Strictly speaking, we don’t eat “calories.” Just as we can measure length in centimeters or inches and weight in kilograms or pounds, so we can measure energy values of foods or energy needs of the body in units called calories or joules. The calorie or joule is a measure of heat. By definition, one large calorie, more correctly called a kilocalorie (kcal), is the amount of heat required to raise the temperature of 1000 gm of water by 1°C. In nutrition the large calorie is always used, whether it is written with a small “c” calorie, or a capital “C” Calorie, or as a kilocalorie. It is 1000 times as great as the small calorie unit used in chemistry and physics.

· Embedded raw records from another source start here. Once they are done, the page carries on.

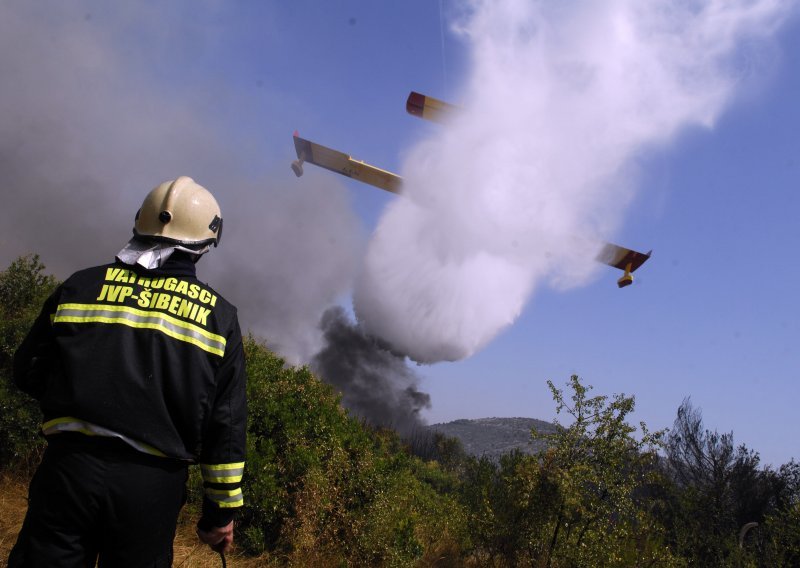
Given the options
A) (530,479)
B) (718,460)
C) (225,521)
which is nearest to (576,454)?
(530,479)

The international unit for energy is the joule. One kilocalorie is equal to 4.184 kilojoules. Presently, food tables and energy needs of people are expressed as calories, but gradually with other metric conversions the energy values will be in terms of joules.
The energy value of food is measured in the laboratory with an instrument called a bomb calorimeter. The caloric values for foods obtained with this instrument must be corrected to allow for some losses that occur in the feces and urine. In the body, these are the corrected values for pure carbohydrate, fat, and protein:
Carbohydrate 4 kcal (17 kj) per gram
Fat 9 kcal (38 kj) per gram
Protein 4 kcal (17 kj) per gram
If we know the carbohydrate, fat, and protein values of a food or diet we can easily calculate the caloric value. For example, the caloric value of one cup of milk would be calculated thus:
12 gm carbohydrate x 4 kcal = 48
9gm fat x 9 kcal = 81
9 gm protein x 4 kcal = 36
Total kcal 165
Ordinarily we don’t need to make such calculations because tables of caloric values are readily available.